• _Work to complete_:
1. According to the passage on binary expression systems in Drosophila, which two GAL4 drivers allow pan-neuronal expression?
2. Condense the paragraph beginning "Figure 3. The GAL4/UAS system represents" from the passage on binary expression systems in Drosophila, keeping its main facts.
3. Retype the part of the passage on binary expression systems in Drosophila starting with "Figure 3. The" and going on through "the downstream sequence.".

4.1.1. Binary expression systemsAmong the primary genetic tools used in Drosophila are binary expression systems, e.g., the GAL4/UAS, LexA/LexAop or Q-System (Brand and Perrimon, 1993; Lai and Lee, 2006; Riabinina and Potter, 2016). As the name implies, two components are needed to induce gene expression: a driver of gene expression and a sequence whose expression is controlled by the driver. The driver usually consists of a transcription activator, which is expressed under a tissue-specific promoter. This activator then binds a specific genetic sequence and drives expression of a gene linked to this sequence. In the most frequently used binary expression system, the GAL4/UAS system, expression of a UAS-transgene is achieved through the exogenous (yeast) transcription activator protein GAL4 (Figure 3). The UAS-line harbors a gene/sequence of choice downstream of GAL4 binding sites, called upstream activating sequence (UAS). The UAS-controlled sequence is not expressed in the absence of GAL4. Expression of the UAS-controlled sequence is achieved by crossing a GAL4-driver line with a UAS-line. In the progeny, GAL4 will bind to UAS and facilitate expression of the target sequence downstream of UAS. The GAL4-driver lines were generated as random integration enhancer traps. This way, expression of GAL4 is controlled by an endogenous promoter, which defines the expression domain and allows restricting expression to a region of interest. To date, a plethora of characterized driver lines (> 10,000) are available at aforementioned stock centers and many transgene carrying UAS-lines are available there as well. Some of the most frequently used GAL4-driver lines can be found on FlyBase. Drivers commonly used in the study of the nervous system are, for example, elav-GAL4 or nsyb-GAL4, which allow for pan-neuronal expression of GAL4. Further examples include VGlut-GAL4 and ChAT-GAL4 for confining GAL4 expression to glutamatergic and cholinergic neurons, respectively. The expression of GAL4 follows the expression pattern of the associated gene, which might vary during development of the fly. This should be considered when designing experiments.
Figure 3. The GAL4/UAS system represents the most widely used binary expression system. In the parental generation, one fly carries GAL4 under a specific promoter and the other a genetic sequence downstream of UAS. When these flies are crossed, the progeny will express GAL4 in all tissues, in which the promoter is utilized. There, it acts as a transcription factor and binds to UAS, leading to expression of the downstream sequence.

• _Supplied records_:
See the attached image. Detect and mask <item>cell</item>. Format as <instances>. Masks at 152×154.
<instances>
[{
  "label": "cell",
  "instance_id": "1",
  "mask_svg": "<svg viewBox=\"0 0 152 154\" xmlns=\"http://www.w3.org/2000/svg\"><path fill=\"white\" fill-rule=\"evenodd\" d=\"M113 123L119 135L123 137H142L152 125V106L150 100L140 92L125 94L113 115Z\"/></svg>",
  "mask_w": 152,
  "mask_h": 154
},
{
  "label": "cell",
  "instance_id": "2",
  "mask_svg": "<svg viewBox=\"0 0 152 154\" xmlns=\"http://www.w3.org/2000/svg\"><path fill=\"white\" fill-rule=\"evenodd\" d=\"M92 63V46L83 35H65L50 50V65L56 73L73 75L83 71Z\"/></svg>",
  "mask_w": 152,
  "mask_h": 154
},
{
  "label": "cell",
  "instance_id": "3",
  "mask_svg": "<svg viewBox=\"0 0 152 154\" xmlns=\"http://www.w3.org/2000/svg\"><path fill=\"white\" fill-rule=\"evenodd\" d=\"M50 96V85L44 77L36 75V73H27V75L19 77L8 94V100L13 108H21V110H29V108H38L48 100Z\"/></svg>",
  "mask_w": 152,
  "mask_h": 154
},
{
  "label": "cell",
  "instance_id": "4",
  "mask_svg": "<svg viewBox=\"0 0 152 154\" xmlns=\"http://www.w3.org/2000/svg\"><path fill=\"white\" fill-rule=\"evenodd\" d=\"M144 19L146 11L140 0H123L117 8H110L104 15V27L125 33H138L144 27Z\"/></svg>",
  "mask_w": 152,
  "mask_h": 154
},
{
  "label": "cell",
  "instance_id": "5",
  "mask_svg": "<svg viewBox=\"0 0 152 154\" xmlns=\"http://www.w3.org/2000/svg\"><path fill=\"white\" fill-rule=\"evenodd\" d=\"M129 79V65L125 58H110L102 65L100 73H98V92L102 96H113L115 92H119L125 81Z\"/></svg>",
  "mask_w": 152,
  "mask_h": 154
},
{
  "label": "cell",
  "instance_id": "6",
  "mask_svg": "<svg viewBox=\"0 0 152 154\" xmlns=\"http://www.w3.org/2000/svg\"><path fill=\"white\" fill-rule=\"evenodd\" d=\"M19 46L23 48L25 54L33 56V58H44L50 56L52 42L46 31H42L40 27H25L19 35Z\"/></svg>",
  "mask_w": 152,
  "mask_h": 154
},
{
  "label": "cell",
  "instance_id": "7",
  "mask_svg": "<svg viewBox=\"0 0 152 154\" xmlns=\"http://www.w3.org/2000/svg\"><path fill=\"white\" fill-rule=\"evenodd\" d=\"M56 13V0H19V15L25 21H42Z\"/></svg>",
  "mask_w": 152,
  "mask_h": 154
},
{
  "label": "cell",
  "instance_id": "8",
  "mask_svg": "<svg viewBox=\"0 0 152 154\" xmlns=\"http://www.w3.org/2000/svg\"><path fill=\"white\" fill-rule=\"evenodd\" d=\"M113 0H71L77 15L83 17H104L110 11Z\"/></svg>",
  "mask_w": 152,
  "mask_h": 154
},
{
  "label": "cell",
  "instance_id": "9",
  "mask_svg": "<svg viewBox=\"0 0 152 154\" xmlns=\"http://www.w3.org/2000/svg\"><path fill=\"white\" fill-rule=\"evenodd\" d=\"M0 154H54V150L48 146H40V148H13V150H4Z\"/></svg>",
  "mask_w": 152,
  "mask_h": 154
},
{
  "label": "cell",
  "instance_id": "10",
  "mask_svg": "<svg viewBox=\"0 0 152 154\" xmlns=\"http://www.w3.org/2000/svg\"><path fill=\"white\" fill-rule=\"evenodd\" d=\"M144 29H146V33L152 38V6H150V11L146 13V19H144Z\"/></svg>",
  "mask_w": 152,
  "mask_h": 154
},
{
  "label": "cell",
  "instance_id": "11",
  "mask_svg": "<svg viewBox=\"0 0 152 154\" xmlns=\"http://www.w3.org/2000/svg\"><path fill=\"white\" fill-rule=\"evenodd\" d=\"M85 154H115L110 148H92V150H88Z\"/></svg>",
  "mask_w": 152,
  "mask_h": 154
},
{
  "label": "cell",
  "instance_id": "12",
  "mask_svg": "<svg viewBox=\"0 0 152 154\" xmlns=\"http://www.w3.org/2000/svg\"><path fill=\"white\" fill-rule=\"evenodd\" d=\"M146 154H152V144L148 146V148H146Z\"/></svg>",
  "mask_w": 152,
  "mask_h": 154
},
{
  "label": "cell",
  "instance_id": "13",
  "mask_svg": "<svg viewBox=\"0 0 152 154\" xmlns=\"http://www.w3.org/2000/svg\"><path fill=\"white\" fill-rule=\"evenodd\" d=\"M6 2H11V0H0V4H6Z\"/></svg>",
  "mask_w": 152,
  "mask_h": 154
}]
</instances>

• _Answer section_:
1. elav-GAL4 and nsyb-GAL4

2. The GAL4/UAS system is the most widely used binary expression system. One parent fly carries GAL4 under a specific promoter, and the other carries a sequence downstream of UAS. Their progeny express GAL4 in every tissue where the promoter is used. There, GAL4 acts as a transcription factor and binds UAS, driving expression of the downstream sequence.

3.
Figure 3. The GAL4/UAS system represents the most widely used binary expression system. In the parental generation, one fly carries GAL4 under a specific promoter and the other a genetic sequence downstream of UAS. When these flies are crossed, the progeny will express GAL4 in all tissues, in which the promoter is utilized. There, it acts as a transcription factor and binds to UAS, leading to expression of the downstream sequence.